DIVING HORSES from Camille Grosperrin on Vimeo.

How did you come to design this installation together? Can you describe it?
The designer and artist Matali Crasset invited us to exhibit in the dome at La Grave. I think that when she visited this place, she thought that the particular acoustics might interest me, and it did! But for a variety of reasons, the sound component became less important as the project progressed. Firstly, for technical reasons: it's a historic building and I couldn't place anything high up on the cornice (no speakers, for example). Of course, it would have been interesting to make full use of the acoustics of the building, but that would also have meant reaching a certain volume.

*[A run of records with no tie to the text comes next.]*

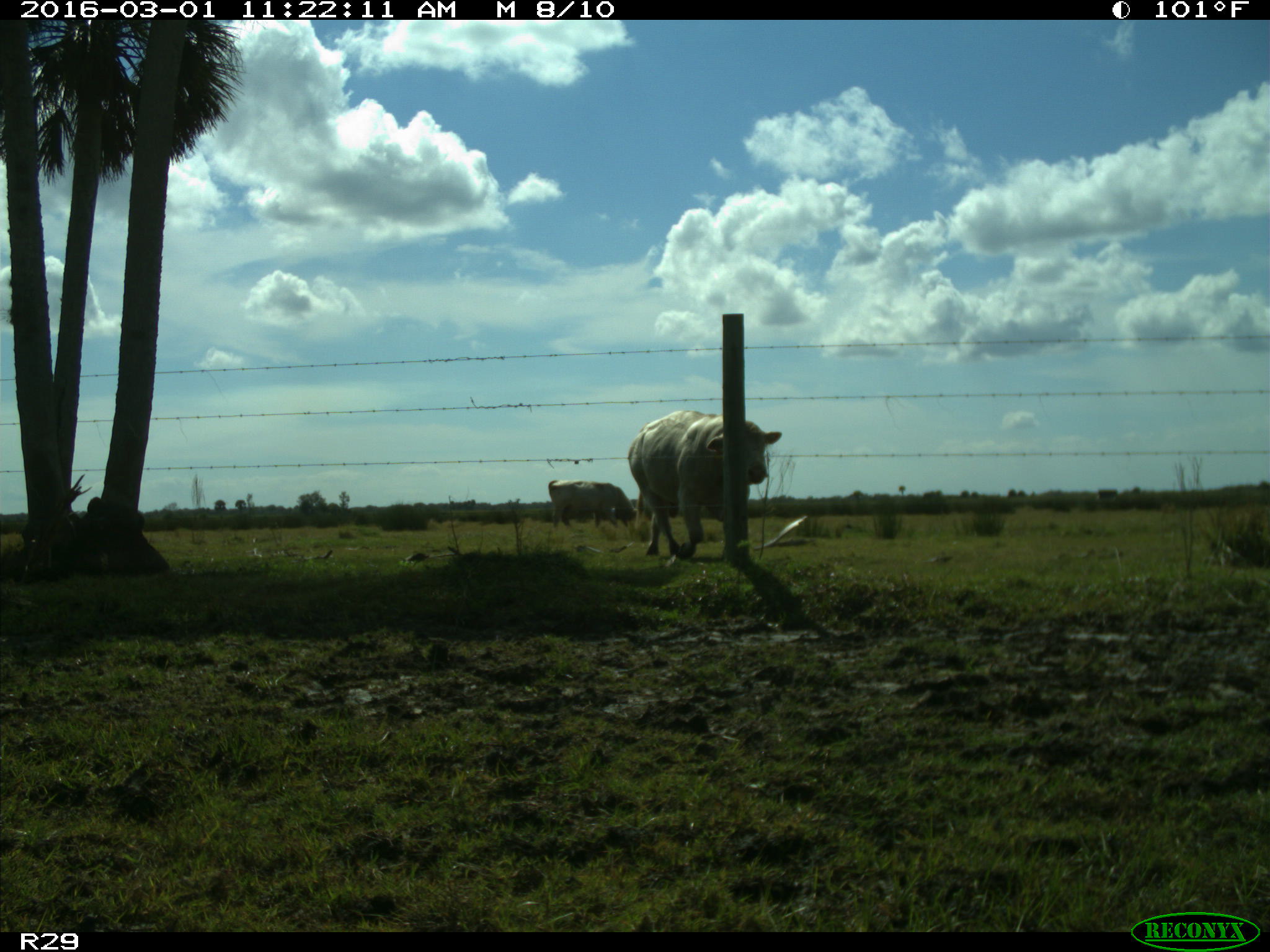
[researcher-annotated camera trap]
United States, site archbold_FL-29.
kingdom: Animalia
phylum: Chordata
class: Mammalia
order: Artiodactyla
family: Bovidae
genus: Bos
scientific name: Bos taurus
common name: domestic cow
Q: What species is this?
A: Bos taurus (domestic cow).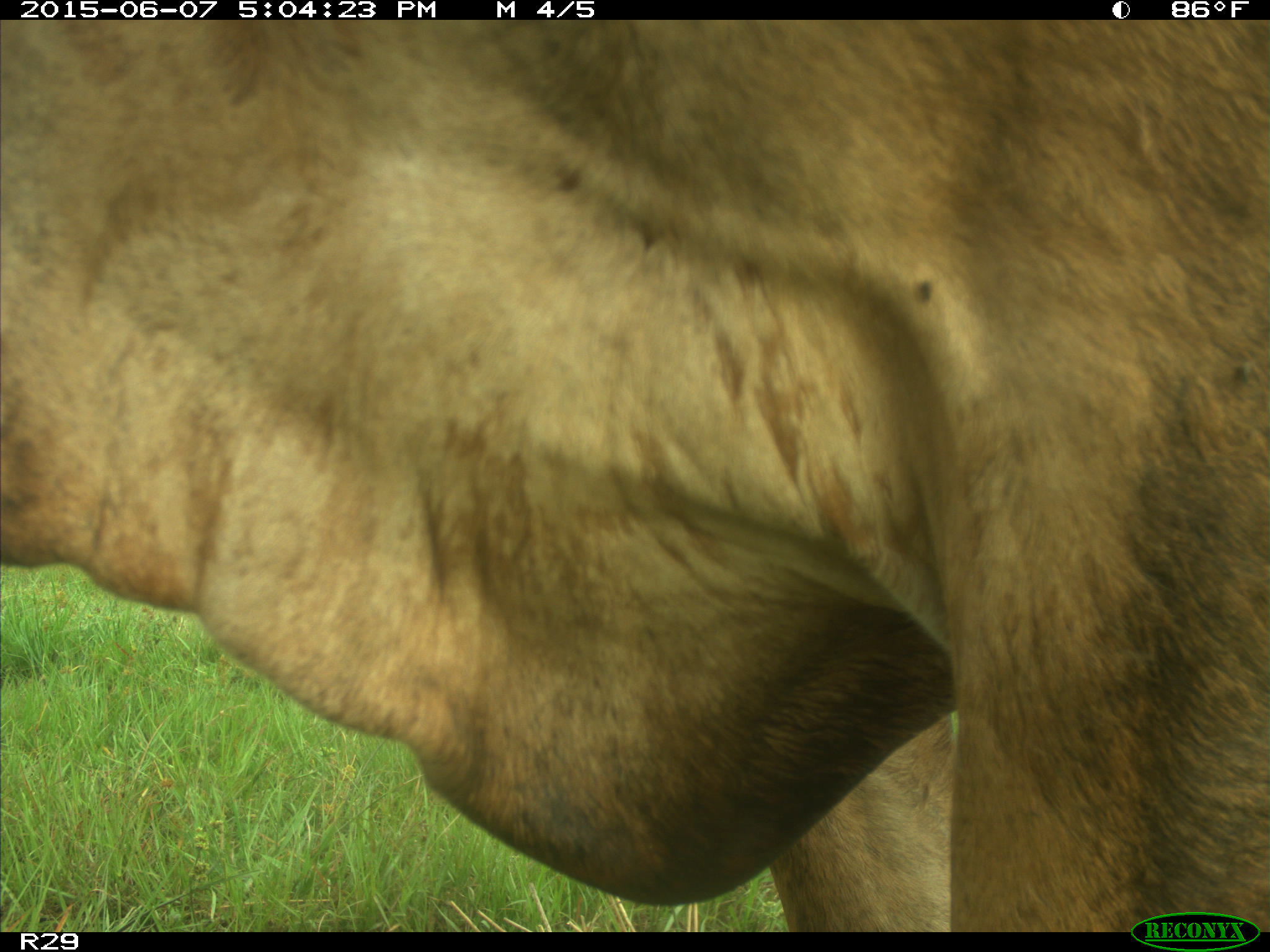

The room, "les invisibles", has to be activated for three months, and there are people working there every day and welcoming the public, so we tried to be mindful of their mental health too! We also didn't want Camille's sculptures to be reduced to an illustrative role, so we had to find the right place for sound in this project. So we decided to make some of the ceramics sound. A motor regularly rotates a ceramic, setting in motion a large shoot of alder that rubs and strikes the ceramic at one end, and on the other end of the alder, Camille has designed a kind of large, organically-shaped ceramic bell. Each end of the alder produces sounds of a very different nature: rubbing and percussion on one side, and an almost crystalline sound on the other. As you move beneath the dome, the balance between these two sounds changes. We invite visitors to move around and listen to this changing relationship, depending on where they are. The whole is supported by a raw wooden framework, which contrasts with the building's sleek decor. Camille has developed a universe around the flora and fauna of the Garonne. Indeed, the dome is built on the banks of the river, on a former gravel pit. She has a great affinity with the animal figure, and her sculptures are partly realistic, dotted with faithful details of catfish, eels and pondweed, from which she extracts motifs that she repeats. Catfish fins become shells, eel bodies cubic. Some of her models remain rough, the collages visible, contrasting with the finesse of certain elements. As the dome was historically flooded in 1875, it's not entirely incoherent to bring back fish, shellfish and seaweed. This gives the chapel a deliriously wet crib feel. There's an element of humor, which I hope will come across. These ceramic pieces are sometimes fixed to the framework with wooden pegs, but they also blend in with the wooden pieces, and we took great pleasure in combining these two materials, wood and ceramics. The piece will be on view throughout the summer. And we've scheduled two special concert-like activations of the piece: on June 24, with Gésir (with Camille Émaille and Jean-Luc Guionnet) and on July 1, Les Autonautes de la Cosmoroute, with Pol Small and Julien Moneret.